Autorin: Es gibt sie, die Momente im Leben, in denen sich etwas löst, was uns zuvor ungut fest im Griff hatte. Dann fühlen wir uns erlöst, leichter. So geht es wohl vielen von uns nach dem scheinbar ewig währenden Coronawinter. Die Lockerungen und das bessere Wetter ermöglichen wieder mehr Begegnungen. Erlöst: So fühle ich mich, wenn es nach einer Auseinandersetzung endlich zur Aussprache kommt. Versöhnung steht im Raum, die gut tut. Ein anderer ist erleichtert, wenn die Kontrolluntersuchung bei der Ärztin gut ausgeht. Dann wird der Raum weit. Es gibt plötzlich neue Möglichkeiten, die vorher nicht sichtbar waren.
Einer, der den Raum der Menschen weit machte, sie aus engen Grenzen löste, war Jesus. Für mich als Christin sind die erlösenden Erfahrungen meines Lebens mit ihm verbunden.
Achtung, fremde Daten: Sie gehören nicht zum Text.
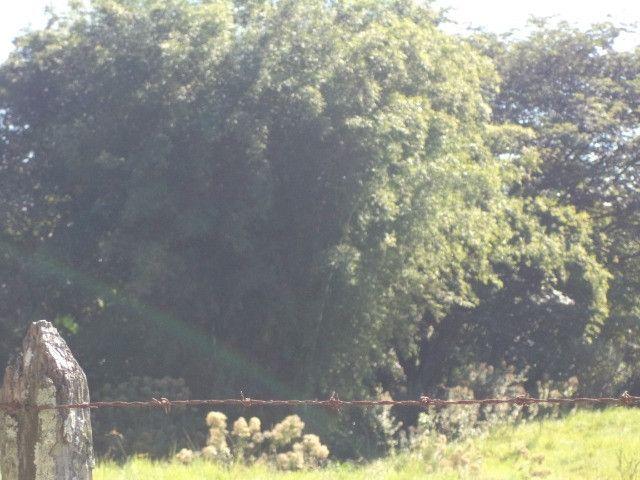 Otimo sítio para criação de gado e moradia - Foto 10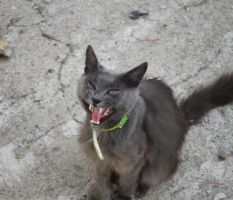 Funny cat by Phileinia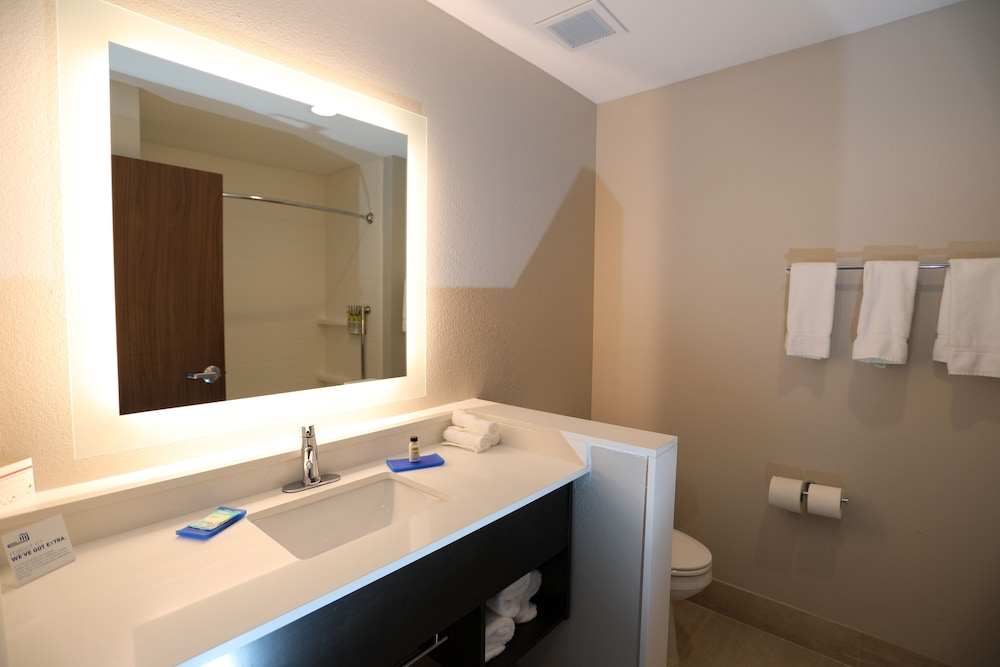 Bathroom, Holiday Inn Express And Suites Forney, an IHG Hotel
An sein Leben und an seinen Tod erinnere ich mich heute, an Karfreitag.
Musik 2: „O Haupt voll Blut und Wunden“, CD Ecce Vita. Choral, Lyrik, Jazz, Arrangements: Dieter Nett, Komposition: Erhard Ufermann, Track 7, FFFZ, 1998 (Eigenproduktion)
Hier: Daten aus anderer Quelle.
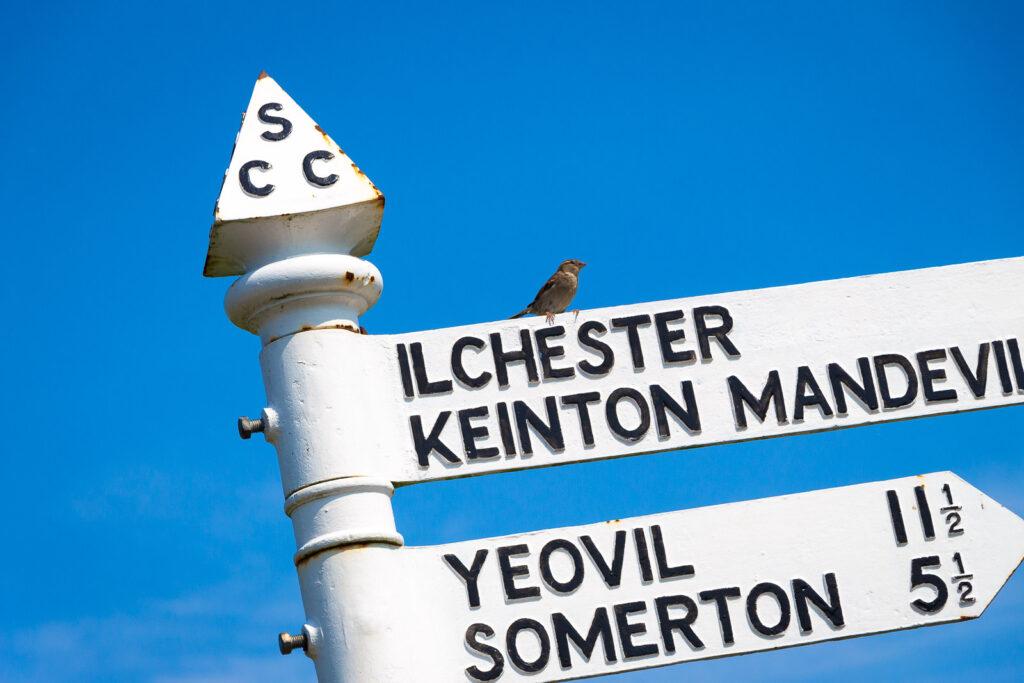 Ilchester 7 3/4 - Barton St David, Somerset, UK. ID IMG_6609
Autorin: Die Passion, Christi Leiden und Tod am Kreuz, ist ein Teil der christlichen Tradition, mit der viele Menschen Probleme haben. Denn das Kreuz ist nicht bloß symbolisch, sondern wirklich, blutig. Jesus stirbt als gebrochener Mensch, totgeschunden, unter diesem Himmel, in Jerusalem auf der Schädelstätte. Wie passt ein solcher Tod zu einem, der barmherzig war? Ist das nicht ein grausamer Gott, der seinen Sohn so sterben lässt?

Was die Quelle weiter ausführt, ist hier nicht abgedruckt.